Exercise
From the data, copy out every line in which the word "heterochromatin" appears.
○ ○ ○
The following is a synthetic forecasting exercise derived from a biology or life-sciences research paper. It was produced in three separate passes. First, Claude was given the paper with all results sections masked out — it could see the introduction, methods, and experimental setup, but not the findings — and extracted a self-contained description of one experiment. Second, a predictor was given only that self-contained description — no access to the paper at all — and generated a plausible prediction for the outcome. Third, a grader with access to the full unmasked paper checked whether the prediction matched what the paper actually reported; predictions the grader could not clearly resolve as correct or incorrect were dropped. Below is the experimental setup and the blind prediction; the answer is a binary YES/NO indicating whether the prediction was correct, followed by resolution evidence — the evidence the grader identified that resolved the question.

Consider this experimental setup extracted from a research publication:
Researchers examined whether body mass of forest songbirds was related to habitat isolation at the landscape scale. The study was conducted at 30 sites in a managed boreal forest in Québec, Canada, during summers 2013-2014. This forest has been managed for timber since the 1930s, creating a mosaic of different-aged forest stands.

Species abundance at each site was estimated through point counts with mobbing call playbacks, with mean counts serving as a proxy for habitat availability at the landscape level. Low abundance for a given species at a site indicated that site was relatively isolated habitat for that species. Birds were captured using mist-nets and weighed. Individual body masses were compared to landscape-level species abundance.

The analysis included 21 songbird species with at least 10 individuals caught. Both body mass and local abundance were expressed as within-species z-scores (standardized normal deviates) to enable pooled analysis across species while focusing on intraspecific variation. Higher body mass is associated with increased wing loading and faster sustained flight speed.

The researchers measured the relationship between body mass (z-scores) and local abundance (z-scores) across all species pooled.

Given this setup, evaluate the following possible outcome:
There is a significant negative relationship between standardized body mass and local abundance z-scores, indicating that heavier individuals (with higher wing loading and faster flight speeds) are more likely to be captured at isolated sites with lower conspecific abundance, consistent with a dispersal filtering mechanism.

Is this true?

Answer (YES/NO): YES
○ ○ ○
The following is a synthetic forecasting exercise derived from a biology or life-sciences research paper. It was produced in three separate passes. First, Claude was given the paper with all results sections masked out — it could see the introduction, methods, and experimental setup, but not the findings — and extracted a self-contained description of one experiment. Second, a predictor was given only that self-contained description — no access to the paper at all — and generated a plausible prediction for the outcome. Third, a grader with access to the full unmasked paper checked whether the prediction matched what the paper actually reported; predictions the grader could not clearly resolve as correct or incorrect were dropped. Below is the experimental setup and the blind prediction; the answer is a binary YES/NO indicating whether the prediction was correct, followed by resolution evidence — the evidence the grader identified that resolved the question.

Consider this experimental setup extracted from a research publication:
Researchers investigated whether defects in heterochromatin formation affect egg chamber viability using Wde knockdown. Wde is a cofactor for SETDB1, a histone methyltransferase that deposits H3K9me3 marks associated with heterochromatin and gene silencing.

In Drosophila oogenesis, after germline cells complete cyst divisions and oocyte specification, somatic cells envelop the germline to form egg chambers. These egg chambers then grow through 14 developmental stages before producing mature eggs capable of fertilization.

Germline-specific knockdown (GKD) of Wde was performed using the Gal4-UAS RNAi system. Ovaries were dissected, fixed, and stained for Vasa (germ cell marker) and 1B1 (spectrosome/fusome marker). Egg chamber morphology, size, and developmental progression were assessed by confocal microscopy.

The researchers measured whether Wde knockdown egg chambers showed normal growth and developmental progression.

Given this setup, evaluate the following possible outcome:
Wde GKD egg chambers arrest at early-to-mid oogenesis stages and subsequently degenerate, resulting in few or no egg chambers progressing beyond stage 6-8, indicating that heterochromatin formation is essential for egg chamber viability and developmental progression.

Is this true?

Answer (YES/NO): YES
○ ○ ○
Response
Researchers investigated whether defects in heterochromatin formation affect egg chamber viability using Wde knockdown. Wde is a cofactor for SETDB1, a histone methyltransferase that deposits H3K9me3 marks associated with heterochromatin and gene silencing.
Wde GKD egg chambers arrest at early-to-mid oogenesis stages and subsequently degenerate, resulting in few or no egg chambers progressing beyond stage 6-8, indicating that heterochromatin formation is essential for egg chamber viability and developmental progression.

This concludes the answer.